Recursive unrolling (pattern repeats) $$ v_\pi(s) \le \mathbb E \left[R_{t+1} + \gamma R_{t+2} + \gamma^2 R_{t+3} + \cdots \mid S_t=s,\ A_t=\pi'(s) \right] = v_{\pi'}(s) $$

Policy Iteration Algorithm¶

Initialize π arbitrarily
repeat:
    # Policy Evaluation
    compute v_π (approximately)

    # Policy Improvement
    policy_stable = True
    for s in S:
        old_action = π(s)
        π(s) = argmax_a [ r(s,a) + γ Σ_{s'} p(s'|s,a) v_π(s') ]
        if old_action ≠ π(s):
            policy_stable = False

until policy_stable
return π*, v*

Convergence and Optimality Criteria¶

When to stop?

If the policy does not change after greedification, we have $$ \begin{align} v_\pi(s) & = \max_a q_\pi(s,a) \nonumber\newline & = \max_a \left[ r(s,a) + \gamma \sum_{s'} p(s'|s,a) v_\pi(s') \right] \nonumber\newline \end{align} $$ This is exactly the Bellman Optimality Equation. Thus, $v_\pi = v^*$ and $\pi = \pi^*$.
Why is optimality guaranteed?

By the policy improvement theorem $$ v_{\pi_{k+1}}(s)\ge v_{\pi_k}(s)\quad \forall s $$ So the value function is monotonically non-decreasing.
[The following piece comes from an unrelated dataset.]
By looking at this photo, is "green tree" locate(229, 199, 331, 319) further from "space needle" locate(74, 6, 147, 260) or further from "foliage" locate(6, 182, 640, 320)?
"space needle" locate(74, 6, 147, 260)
In a finite MDP, the number of deterministic policies is finite $(|\mathcal A|^{|\mathcal S|})$, and each improvement step never decreases performance, and typically strictly improves it. Therefore, infinite strict improvement is impossible and the process will eventually reach a policy-stable point.

Basically, a bounded monotone increasing sequence should converge.

--- Generalized Policy Iteration¶

Generalized Policy Iteration (GPI): any interleaving of policy evaluation and policy improvement, independent of their granularity. Actually, the other iteration method - value iteration can be viewed as GPI where evaluation is truncated to one step and improvement is implicit. Also, all RL methods are a form of GPI.

Method	Evaluation	Improvement
Policy Iteration	Full / Multi-step	Greedy
Value Iteration	1-step	Greedy at each step
TD / Q-learning	Approximate	Implicit

When GPI converges, does it converge to the optimum?¶

Answer: Yes — under the standard assumptions.

Reasoning: Policy improvement is monotonic. Regardless the frequency of doing policy improvement, as long as the policy is stable, the limit must satisfy the Bellman optimality equation. Notice that Bellman optimality operator is a contraction (like Bellman expectation operator), so by the contraction mapping theorem, the solution to the Bellman optimality equation is unique. Thus the fixed point for GPI must be $(v^*, \pi^*)$.

Conclusion: GPI may or may not converge, but if it does converge, it converges to the optimal solution.